Below are the records; reproduce all of them exactly but without any images.

┌─ Provided data

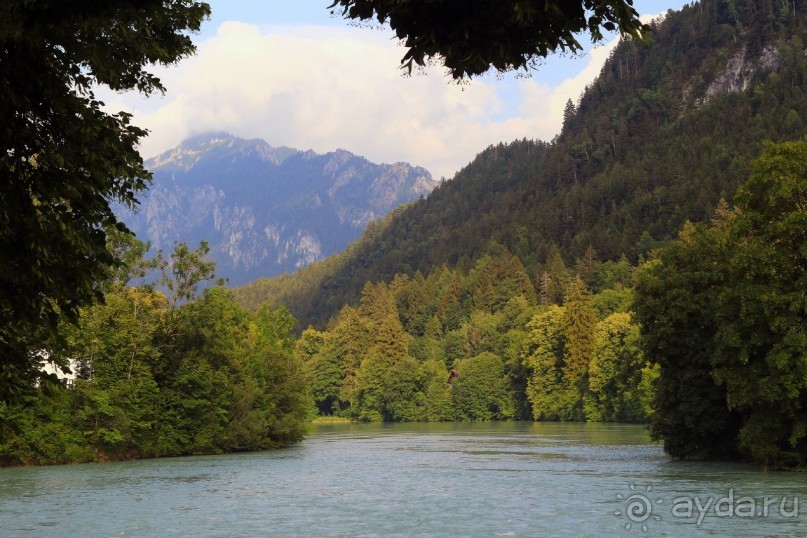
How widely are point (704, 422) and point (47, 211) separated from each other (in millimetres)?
43654

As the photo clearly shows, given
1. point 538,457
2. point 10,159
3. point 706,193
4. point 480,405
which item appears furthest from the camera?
point 706,193

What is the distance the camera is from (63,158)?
556 inches

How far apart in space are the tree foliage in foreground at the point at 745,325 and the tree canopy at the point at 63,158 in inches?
1289

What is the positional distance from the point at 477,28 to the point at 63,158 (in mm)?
7458

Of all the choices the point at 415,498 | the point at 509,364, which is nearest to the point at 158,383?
the point at 415,498

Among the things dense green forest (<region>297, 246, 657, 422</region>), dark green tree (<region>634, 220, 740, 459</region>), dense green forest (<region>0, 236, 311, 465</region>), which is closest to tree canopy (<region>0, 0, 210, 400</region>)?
dark green tree (<region>634, 220, 740, 459</region>)

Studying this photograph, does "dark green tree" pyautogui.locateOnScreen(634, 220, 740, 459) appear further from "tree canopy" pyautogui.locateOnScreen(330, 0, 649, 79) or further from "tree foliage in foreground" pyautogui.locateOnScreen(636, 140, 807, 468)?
"tree canopy" pyautogui.locateOnScreen(330, 0, 649, 79)

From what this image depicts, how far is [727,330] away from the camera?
4359cm

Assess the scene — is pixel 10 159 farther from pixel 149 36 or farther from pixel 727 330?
pixel 727 330

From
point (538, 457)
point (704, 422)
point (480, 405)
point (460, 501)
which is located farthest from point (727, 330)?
point (480, 405)

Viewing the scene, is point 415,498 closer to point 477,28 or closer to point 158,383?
point 477,28

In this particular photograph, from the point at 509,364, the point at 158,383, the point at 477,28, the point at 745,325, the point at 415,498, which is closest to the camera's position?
the point at 477,28

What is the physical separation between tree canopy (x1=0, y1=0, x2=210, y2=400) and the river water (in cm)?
1726

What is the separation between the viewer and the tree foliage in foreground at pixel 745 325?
41094 millimetres
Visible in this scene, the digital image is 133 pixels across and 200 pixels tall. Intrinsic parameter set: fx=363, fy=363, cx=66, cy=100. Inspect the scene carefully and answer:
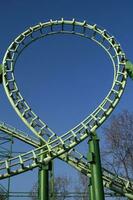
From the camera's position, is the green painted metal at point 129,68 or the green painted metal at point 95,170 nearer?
the green painted metal at point 95,170

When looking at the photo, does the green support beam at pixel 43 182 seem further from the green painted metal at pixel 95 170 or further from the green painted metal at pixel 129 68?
the green painted metal at pixel 129 68

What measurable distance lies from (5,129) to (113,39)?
22.7ft

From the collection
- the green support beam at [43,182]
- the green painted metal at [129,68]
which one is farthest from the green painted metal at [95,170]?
the green painted metal at [129,68]

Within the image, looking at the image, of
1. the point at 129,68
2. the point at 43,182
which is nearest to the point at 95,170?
the point at 43,182

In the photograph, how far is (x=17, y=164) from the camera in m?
12.2

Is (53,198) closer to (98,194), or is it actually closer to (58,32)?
(98,194)

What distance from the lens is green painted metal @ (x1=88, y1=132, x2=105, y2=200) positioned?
11.6 m

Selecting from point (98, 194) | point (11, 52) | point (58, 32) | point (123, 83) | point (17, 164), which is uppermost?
point (58, 32)

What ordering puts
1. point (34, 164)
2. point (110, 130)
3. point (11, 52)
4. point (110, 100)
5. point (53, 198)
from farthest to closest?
point (110, 130)
point (53, 198)
point (11, 52)
point (110, 100)
point (34, 164)

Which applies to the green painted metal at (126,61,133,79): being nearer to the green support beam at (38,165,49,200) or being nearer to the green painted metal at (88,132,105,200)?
the green painted metal at (88,132,105,200)

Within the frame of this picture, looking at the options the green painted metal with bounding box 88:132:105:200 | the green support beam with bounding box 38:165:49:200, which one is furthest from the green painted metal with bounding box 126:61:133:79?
the green support beam with bounding box 38:165:49:200

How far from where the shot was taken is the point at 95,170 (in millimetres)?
12078

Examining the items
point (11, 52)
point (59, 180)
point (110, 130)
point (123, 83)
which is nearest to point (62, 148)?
point (123, 83)

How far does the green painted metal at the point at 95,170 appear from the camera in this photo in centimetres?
1165
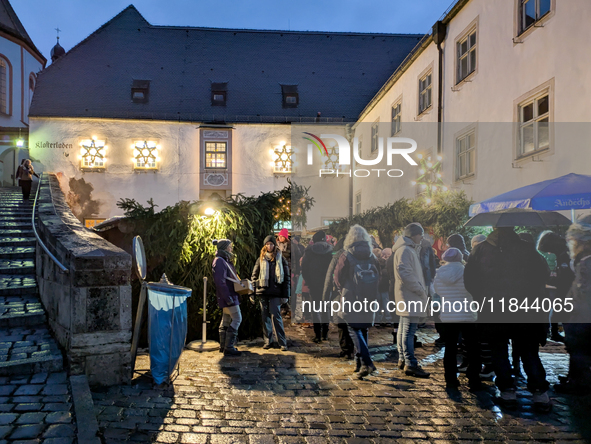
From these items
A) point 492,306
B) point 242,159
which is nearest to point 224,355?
point 492,306

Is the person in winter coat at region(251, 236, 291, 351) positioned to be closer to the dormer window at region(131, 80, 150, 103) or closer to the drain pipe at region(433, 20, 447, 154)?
the drain pipe at region(433, 20, 447, 154)

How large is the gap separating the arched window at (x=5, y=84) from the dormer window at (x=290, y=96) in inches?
715

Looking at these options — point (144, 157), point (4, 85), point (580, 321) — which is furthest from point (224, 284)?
point (4, 85)

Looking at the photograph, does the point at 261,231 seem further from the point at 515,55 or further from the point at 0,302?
the point at 515,55

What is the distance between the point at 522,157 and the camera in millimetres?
9547

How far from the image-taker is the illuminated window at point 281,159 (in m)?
26.9

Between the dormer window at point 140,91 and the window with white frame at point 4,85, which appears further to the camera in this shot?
the window with white frame at point 4,85

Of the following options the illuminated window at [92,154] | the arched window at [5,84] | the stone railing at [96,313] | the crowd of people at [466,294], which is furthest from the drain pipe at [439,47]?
the arched window at [5,84]

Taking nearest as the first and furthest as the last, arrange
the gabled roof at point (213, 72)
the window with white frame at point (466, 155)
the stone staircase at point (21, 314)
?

└─

Solution to the exercise:
How widely are point (704, 422) and point (47, 211) separated from each other (in millimetres)?
43654

As the photo clearly shows, given
1. point 538,457
2. point 10,159
3. point 706,193
4. point 480,405
which item appears furthest from the camera?
point 706,193

What is the distance the camera is from (63,158)?
556 inches

How far apart in space are the tree foliage in foreground at the point at 745,325 and the tree canopy at the point at 63,158 in inches?
1289

What is the positional distance from the point at 477,28 to the point at 63,158 (in mm)?
7458

Of all the choices the point at 415,498 | the point at 509,364, which is nearest to the point at 158,383?
the point at 415,498

Among the things dense green forest (<region>297, 246, 657, 422</region>), dark green tree (<region>634, 220, 740, 459</region>), dense green forest (<region>0, 236, 311, 465</region>), which is closest to tree canopy (<region>0, 0, 210, 400</region>)?
dark green tree (<region>634, 220, 740, 459</region>)

Studying this photograph, does "dark green tree" pyautogui.locateOnScreen(634, 220, 740, 459) appear further from "tree canopy" pyautogui.locateOnScreen(330, 0, 649, 79) or further from "tree foliage in foreground" pyautogui.locateOnScreen(636, 140, 807, 468)?
"tree canopy" pyautogui.locateOnScreen(330, 0, 649, 79)

From what this image depicts, how far is [727,330] away from the camera?
4359cm

Assess the scene — is pixel 10 159 farther from pixel 149 36 or farther from pixel 727 330?
pixel 727 330

From
point (538, 457)
point (704, 422)
point (480, 405)
point (460, 501)
which is located farthest from point (727, 330)?
point (480, 405)

Viewing the scene, is point 415,498 closer to point 477,28 or closer to point 158,383?
point 477,28

In this particular photograph, from the point at 509,364, the point at 158,383, the point at 477,28, the point at 745,325, the point at 415,498, which is closest to the camera's position?
the point at 477,28

What is the physical separation between tree canopy (x1=0, y1=0, x2=210, y2=400) and the river water (in cm)?
1726

What is the separation between the viewer and the tree foliage in foreground at pixel 745 325?
41094 millimetres
Visible in this scene, the digital image is 133 pixels across and 200 pixels tall. Intrinsic parameter set: fx=363, fy=363, cx=66, cy=100. Inspect the scene carefully and answer:
From the camera's position, is the green painted metal at point 129,68 or the green painted metal at point 95,170 nearer?
the green painted metal at point 95,170

When looking at the photo, does the green support beam at pixel 43 182 seem further from the green painted metal at pixel 95 170 or further from the green painted metal at pixel 129 68?
the green painted metal at pixel 129 68

What measurable distance lies from (5,129) to (113,39)?
22.7ft

From the collection
- the green support beam at [43,182]
- the green painted metal at [129,68]
which one is farthest from the green painted metal at [95,170]?
the green painted metal at [129,68]

Within the image, looking at the image, of
1. the point at 129,68
2. the point at 43,182
which is nearest to the point at 95,170?
the point at 43,182

In the photograph, how far is (x=17, y=164) from the camera in m?
12.2

Is (53,198) closer to (98,194), or is it actually closer to (58,32)?
(98,194)

What distance from the lens is green painted metal @ (x1=88, y1=132, x2=105, y2=200) positioned?
11.6 m

Selecting from point (98, 194) | point (11, 52) | point (58, 32) | point (123, 83) | point (17, 164), which is uppermost?
point (58, 32)

What ordering puts
1. point (34, 164)
2. point (110, 130)
3. point (11, 52)
4. point (110, 100)
5. point (53, 198)
from farthest to closest?
point (110, 130)
point (53, 198)
point (11, 52)
point (110, 100)
point (34, 164)

Which applies to the green painted metal at (126,61,133,79): being nearer to the green support beam at (38,165,49,200) or being nearer to the green painted metal at (88,132,105,200)?
the green painted metal at (88,132,105,200)

Within the frame of this picture, looking at the options the green painted metal with bounding box 88:132:105:200 | the green support beam with bounding box 38:165:49:200, which one is furthest from the green painted metal with bounding box 126:61:133:79?
the green support beam with bounding box 38:165:49:200

How far from where the shot was taken is the point at 95,170 (in millimetres)?
12078

Examining the items
point (11, 52)
point (59, 180)
point (110, 130)
point (123, 83)
which is nearest to point (62, 148)?
point (123, 83)

How far does the green painted metal at the point at 95,170 appear from the camera in this photo in centimetres?
1165
From these items
A) point 492,306
B) point 242,159
which is nearest to point 224,355?
point 492,306

Is the person in winter coat at region(251, 236, 291, 351) positioned to be closer to the dormer window at region(131, 80, 150, 103) or closer to the drain pipe at region(433, 20, 447, 154)?
the drain pipe at region(433, 20, 447, 154)

How large is the gap separating the arched window at (x=5, y=84) from the dormer window at (x=290, y=96) in inches?
715

Looking at these options — point (144, 157), point (4, 85), point (580, 321) — which is furthest from point (224, 284)?
point (4, 85)

Looking at the photograph, does the point at 261,231 seem further from the point at 515,55 or further from the point at 0,302?
the point at 515,55

What is the distance between the point at 522,157 and the camera in millimetres?
9547

How far from the image-taker is the illuminated window at point 281,159 (in m)?
26.9

Between the dormer window at point 140,91 and the window with white frame at point 4,85, which appears further to the camera in this shot?
the window with white frame at point 4,85

Of the following options the illuminated window at [92,154] | the arched window at [5,84] | the stone railing at [96,313] | the crowd of people at [466,294], which is furthest from the drain pipe at [439,47]?
the arched window at [5,84]

Taking nearest as the first and furthest as the last, arrange
the gabled roof at point (213, 72)
the window with white frame at point (466, 155)
the stone staircase at point (21, 314)
?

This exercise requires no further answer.